If you know a bit about Islam, you’d know that there seem to be some clear written instructions on how to solve life situations (even if the timeframe in which they were written doesn’t necessarily adjust to the current reality). The Quran’s guidance offers pragmatic solutions. However, I was surprised to learn that the start of a new month isn’t determined by counting days but by observing the sky and spotting the lunar crescent, which also depends on the weather. Plus, the Quran seems to have taken it quite personally against those trying to account for leap years. 

The mystery of the warmer color was a bit more difficult to solve. In the past 16 years, since I started paying attention to this, Ramadan has occurred during the months of Summer and Spring. Then, in the northern hemisphere, the Moon is visible at lower elevation angles – closer to the horizon, causing the light to traverse a longer path through the atmosphere, letting us perceive it as more red or yellow. As Ramadan keeps drifting towards Winter in the coming years, the Moon will continue to appear less yellow. 

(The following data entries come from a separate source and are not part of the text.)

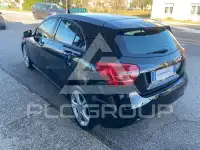 2013 Mercedes Benz A 180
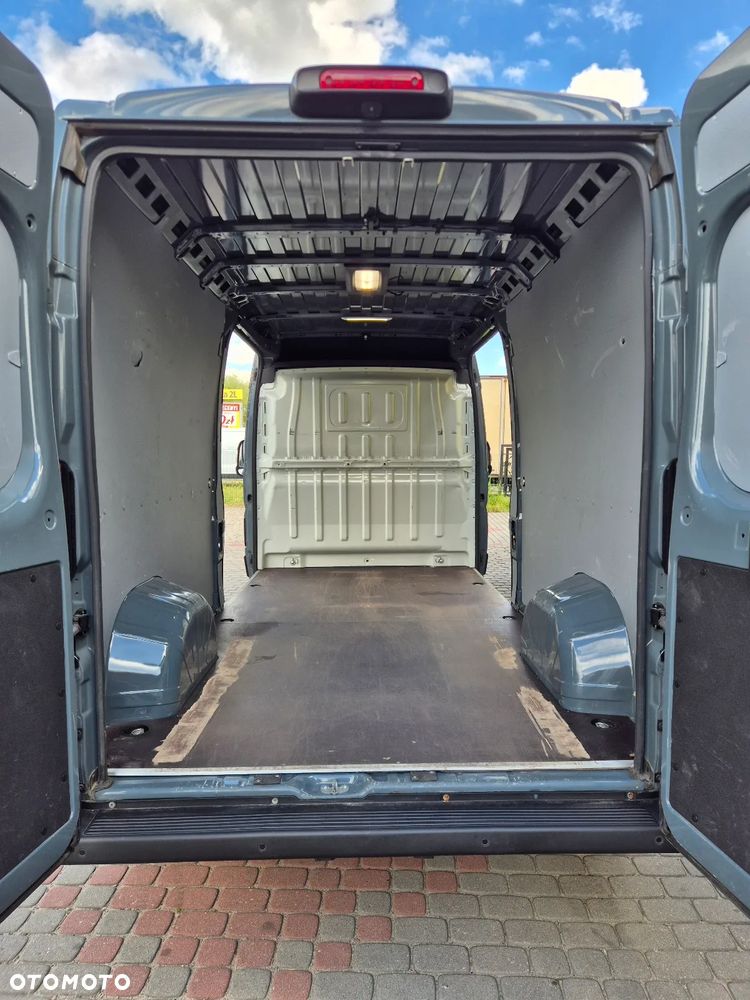 Toyota Proace MAX || Pełne wyposażenie || Webasto || Automat || Gwarancja - 33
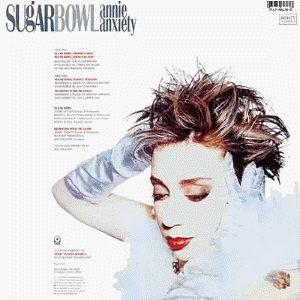 12-inch back cover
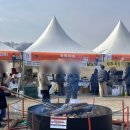 해맑은식품 | 공주 밤축제 2026 아이들과 방문 후기 주차 눈썰매 먹거리 정리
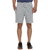 Vimal-Jonney Cotton Blended Multicolor Shorts For Men (Pack Of 2)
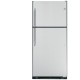 GE GTS18SBSSS 17.9 cu. ft. Refrigerator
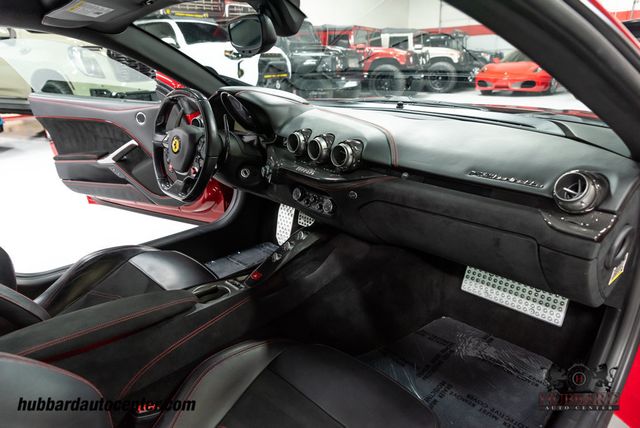 2015 Ferrari F12berlinetta 2dr Coupe - 22826731 - 21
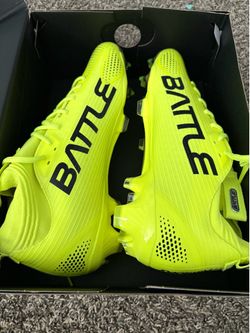 Battle AstroFly Cleats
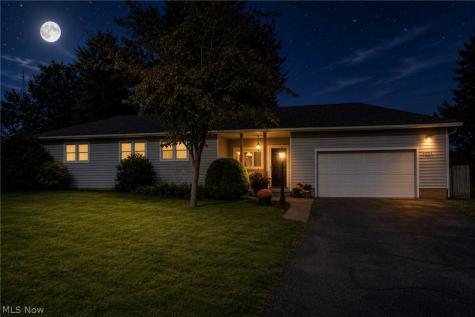 14035 Allison Drive Doylestown OH 44230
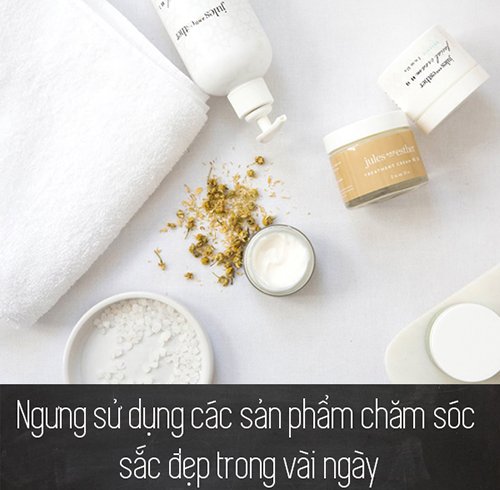 Top 8 cách detox làn da hiệu quả cao mà đơn giản đến "bất ngờ"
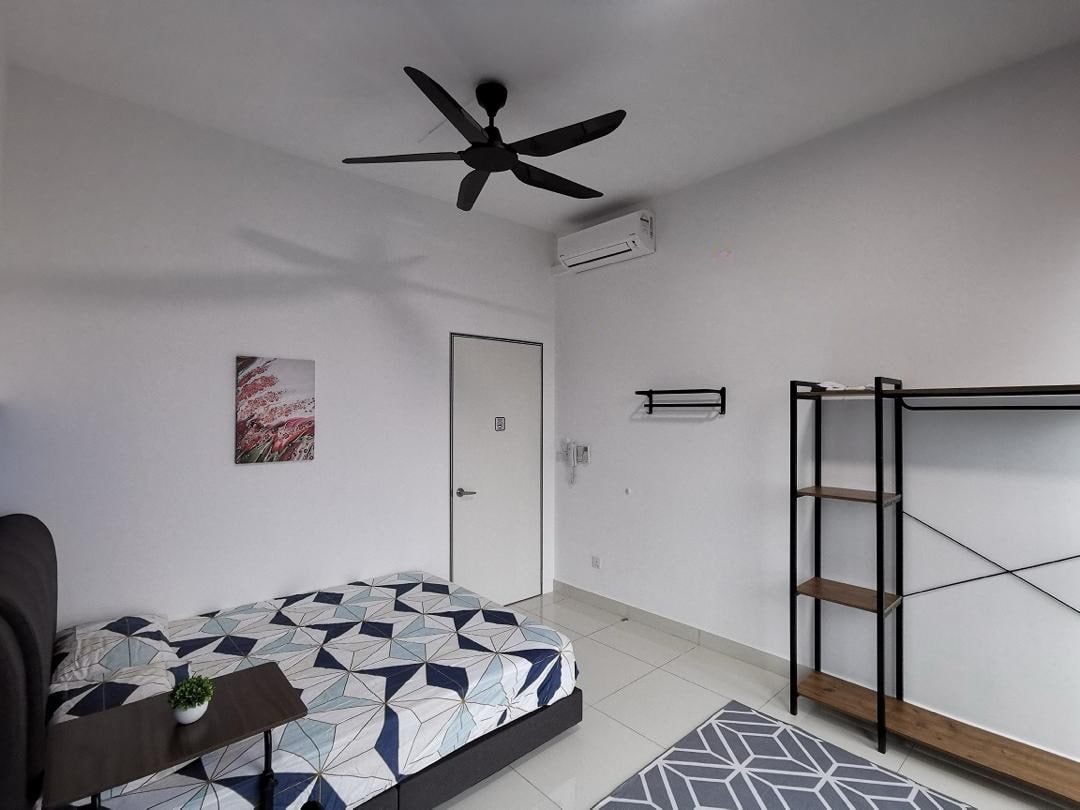 Greenfield Residence 3Bed FF By BL - photo 3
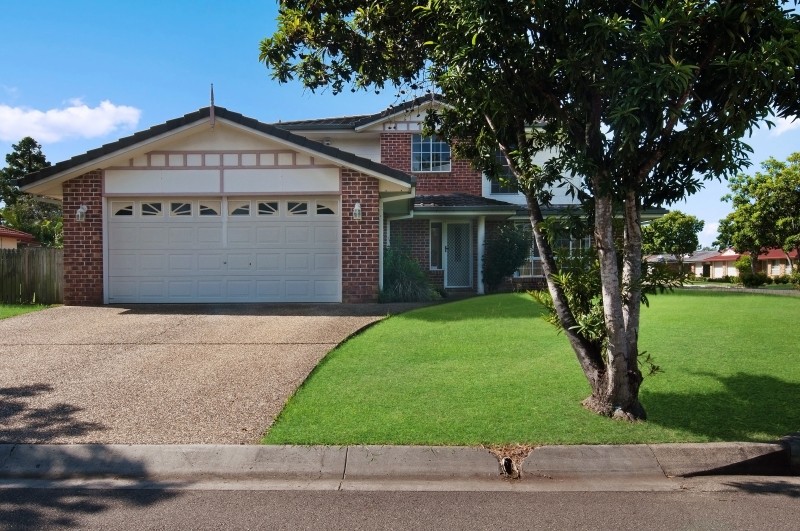 1 Ray Street, Carseldine, QLD 4034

To avoid jumping into further conclusions, note that the end of Ramadan is marked by a waxing crescent, which appears as the moon is partially illuminated on the right in the Northern Hemisphere and on the left in the Southern Hemisphere. However, most countries with Muslim traditions that feature a crescent moon on their flags use the waning crescent (illuminated on the left in the Northern Hemisphere). So it has nothing to do with the end of the Holy month, but rather with the beginning of a new cycle, with a new Moon.

Our return to the Moon is inevitable. Let me say we, even though I’m really referring to a very small, select group of people—either those chosen for extraordinary scientific achievement, like the Artemis II crew, or those who possess an extraordinary amount of money. Sadly or not, those two forms of capital are increasingly comparable.

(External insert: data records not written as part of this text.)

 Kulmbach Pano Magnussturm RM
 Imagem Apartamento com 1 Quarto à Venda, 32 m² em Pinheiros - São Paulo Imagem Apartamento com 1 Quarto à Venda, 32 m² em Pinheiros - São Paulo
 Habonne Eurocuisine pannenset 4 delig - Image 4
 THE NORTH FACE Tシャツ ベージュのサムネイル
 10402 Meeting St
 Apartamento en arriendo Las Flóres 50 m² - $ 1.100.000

The more I think about it, the more I see the resemblance between the Moon and Antarctica: a place beyond everyday reach, yet accessible with enough (brute) force, influence, and money. The context of the Antarctic Treaty (signed in 1959, in the middle of the Cold War) is different from today—or maybe not so different after all; I often lose track of whether we are in, or merely entering WWIII. Still, I’d like to bring the treaty into the conversation. It essentially establishes Antarctica as a peaceful, demilitarized zone governed by the principle of freedom of scientific research.

Given recent news about Greenland and the explicit interests of those driving lunar and Martian exploration, it is difficult to imagine a similar agreement for the Moon. Besides the fact that there is a real economic and scientific interest on claming the Moon as someone’s own, we can argue that no living beings are harmed if things go wild on the lunar surface. Yet whatever happens in the next few years will set the precedent for how we approach space exploration—and for how scientific and political interests intertwine beyond Earth. So perhaps it concerns us more than we think. 

There’s much more to unpack on how the Moon rules aspects we don’t think of in the very day, which can be more or less fundamental to the way of life depending on where we live. I remember living in the Canaries as a kid that the change in the shoreline (also controlled by the Moon) was so extreme that it could make the beach almost disappear, making us reconsider whether to go to the beach in the morning or in the afternoon. In the same way, after Artemis II’s success, the Moon will also guide humanity’s interest and keep us engaged in open discussions about who and how it should be colonized, what the next step for humanity is, and, of course, whether it all makes sense. Most importantly, every time I see a beautiful Moon, and I get the chance of seeing many, I’ll think of both my Malay family, who made me start paying attention to the Moon cycles more than fifteen years ago, and my beloved friends who currently work on reaching the Moon and going beyond its far side.